-23-

6K 482 223
                                    

Güç.

En çok zayıfın arkasına sığındığı o kalkan.

İçi boş laflardan kendilerine koca bir kalkan yaparlar, adını güç koyarlar ama tek yaptıkları sığındıkları kalkanın ardında korkuyla kalkanın kırılmasını beklemektir.

Önce sözlerle kulaklara girer, küçük beyinleri yönetmeye başlarlar. Küçük beyinlerin sayısı arttıkça artar güçleri, kalkan bu defa yönettikleri cehalet dolu zihinler olur. Küçük beyinler bu zayıfları yükselttikçe büyük beyinler bir tarafa itelenir, deli gözüyle bakılır onlara.

Gücü zayıflara verdiğin sürece kendi üzerindeki tüm hakları bu küçücük zihinlere devretmiş olursun.

O cehalet sen beynini küçük tuttukça seni de ele geçirir, birilerinin para akladığı ve güç topladığı bir basamak olursun yalnız.

Gerçeklere kör insan bilgin insandan çok daha fazla sayıda bulunur toplumda, insan bilgiyi iteler çünkü. Duyduğu lafa inanır ve öğrenmek nedir bilmez bile. Zamanla bir piyon, başkalarının askeri haline gelir ama bunu bile göremeyecek kadar körleşmiştir bile.

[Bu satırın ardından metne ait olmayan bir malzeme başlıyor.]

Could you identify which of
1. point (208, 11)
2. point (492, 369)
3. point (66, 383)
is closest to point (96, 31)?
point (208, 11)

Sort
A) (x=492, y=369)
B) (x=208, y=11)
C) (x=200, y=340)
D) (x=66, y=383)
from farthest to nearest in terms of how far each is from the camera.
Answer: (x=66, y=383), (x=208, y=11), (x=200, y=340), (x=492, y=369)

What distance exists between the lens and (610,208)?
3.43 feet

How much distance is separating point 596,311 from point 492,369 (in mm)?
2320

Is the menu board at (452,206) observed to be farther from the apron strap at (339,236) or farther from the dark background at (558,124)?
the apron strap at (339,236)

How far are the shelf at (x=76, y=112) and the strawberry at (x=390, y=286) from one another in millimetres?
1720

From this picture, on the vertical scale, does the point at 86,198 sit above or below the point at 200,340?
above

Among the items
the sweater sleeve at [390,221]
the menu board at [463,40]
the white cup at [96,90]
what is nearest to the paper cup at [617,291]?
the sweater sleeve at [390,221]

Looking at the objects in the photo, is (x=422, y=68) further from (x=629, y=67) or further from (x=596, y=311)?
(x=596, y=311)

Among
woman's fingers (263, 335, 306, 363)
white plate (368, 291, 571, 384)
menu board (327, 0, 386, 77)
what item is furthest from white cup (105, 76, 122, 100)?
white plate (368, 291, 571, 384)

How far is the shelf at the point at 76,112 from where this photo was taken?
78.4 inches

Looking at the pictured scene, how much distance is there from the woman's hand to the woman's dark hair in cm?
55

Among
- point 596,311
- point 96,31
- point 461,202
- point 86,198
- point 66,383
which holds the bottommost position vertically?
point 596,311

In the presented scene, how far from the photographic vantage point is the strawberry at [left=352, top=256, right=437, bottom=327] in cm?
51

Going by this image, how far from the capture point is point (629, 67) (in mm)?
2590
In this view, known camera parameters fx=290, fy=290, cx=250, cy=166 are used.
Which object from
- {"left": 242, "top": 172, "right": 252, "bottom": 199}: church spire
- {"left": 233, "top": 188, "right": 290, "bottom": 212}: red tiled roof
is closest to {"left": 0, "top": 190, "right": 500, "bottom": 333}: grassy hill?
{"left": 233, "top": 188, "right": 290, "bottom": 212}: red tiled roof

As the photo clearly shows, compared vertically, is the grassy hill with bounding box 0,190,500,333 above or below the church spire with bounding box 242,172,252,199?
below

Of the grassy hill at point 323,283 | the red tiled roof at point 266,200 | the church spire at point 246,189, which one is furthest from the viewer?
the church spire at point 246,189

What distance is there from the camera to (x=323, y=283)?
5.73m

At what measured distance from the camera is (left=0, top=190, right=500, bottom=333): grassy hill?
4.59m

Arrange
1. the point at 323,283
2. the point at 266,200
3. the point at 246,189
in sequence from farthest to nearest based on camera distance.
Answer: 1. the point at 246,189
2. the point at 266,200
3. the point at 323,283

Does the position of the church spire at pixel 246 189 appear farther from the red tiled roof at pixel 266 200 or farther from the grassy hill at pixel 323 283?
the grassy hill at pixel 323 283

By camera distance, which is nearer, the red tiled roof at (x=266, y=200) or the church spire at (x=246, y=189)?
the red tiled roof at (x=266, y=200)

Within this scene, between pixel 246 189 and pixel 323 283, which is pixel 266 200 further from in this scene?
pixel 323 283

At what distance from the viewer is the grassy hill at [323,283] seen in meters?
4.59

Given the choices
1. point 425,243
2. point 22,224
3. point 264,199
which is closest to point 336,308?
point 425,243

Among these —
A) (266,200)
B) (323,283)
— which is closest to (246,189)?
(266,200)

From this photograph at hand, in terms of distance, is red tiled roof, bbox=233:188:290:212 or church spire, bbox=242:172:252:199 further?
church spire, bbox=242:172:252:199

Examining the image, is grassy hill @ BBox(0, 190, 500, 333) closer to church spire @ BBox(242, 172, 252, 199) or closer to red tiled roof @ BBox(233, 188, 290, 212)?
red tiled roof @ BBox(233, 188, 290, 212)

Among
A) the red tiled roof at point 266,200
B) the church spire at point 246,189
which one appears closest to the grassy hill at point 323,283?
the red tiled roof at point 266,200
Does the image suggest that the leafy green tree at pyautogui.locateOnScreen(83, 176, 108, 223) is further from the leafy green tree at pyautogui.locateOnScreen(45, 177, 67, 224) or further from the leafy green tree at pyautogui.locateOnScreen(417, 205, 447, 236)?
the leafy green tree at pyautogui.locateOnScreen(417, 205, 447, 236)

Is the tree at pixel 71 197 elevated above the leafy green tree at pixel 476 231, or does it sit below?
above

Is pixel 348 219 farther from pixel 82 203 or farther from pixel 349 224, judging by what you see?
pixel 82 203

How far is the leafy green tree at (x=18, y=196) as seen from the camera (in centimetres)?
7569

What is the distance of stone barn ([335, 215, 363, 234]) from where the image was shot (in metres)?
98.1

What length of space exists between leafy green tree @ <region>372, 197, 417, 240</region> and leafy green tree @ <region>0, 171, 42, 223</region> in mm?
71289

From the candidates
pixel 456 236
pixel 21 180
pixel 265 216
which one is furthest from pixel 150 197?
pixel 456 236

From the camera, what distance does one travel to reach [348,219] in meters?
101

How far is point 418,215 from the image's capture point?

Küçük beyinleri yönetmek daha kolaydır hep, bu yüzden ilk önce onları kandırırlar.

Öğren, öğren ki bir asker konumuna girme.

Büyük beyinlerin sayısı artmalı ki gelecek nesil kendine kör yetişmesin, topluma kör yetişmesin.

Ben küçük zihinlerin bir askeri olarak görüldüm. Küçük beyinlerin bir başka aptal yetiştirmek için meydana getirdiği o çocuktum.

Bir çok çocuk bu cehaletin içinde barınıyor, görmüyoruz bile. Hiç bilemeyeceğimiz kadar çok çocuk cahil zihinlerle yetişiyor, rezil düşüncelerle doluyor zihni ve buna müdahale edemiyoruz.

Bu yüzden yapmam gereken tek şeyin, dünyaya getirdiğim çocuğu en çok cehaletten korumak olduğunu biliyordum.

Çünkü o büyüdüğünde araştırmaya zahmet etmeyecek kadar çevresine güveniyor olabilirdi.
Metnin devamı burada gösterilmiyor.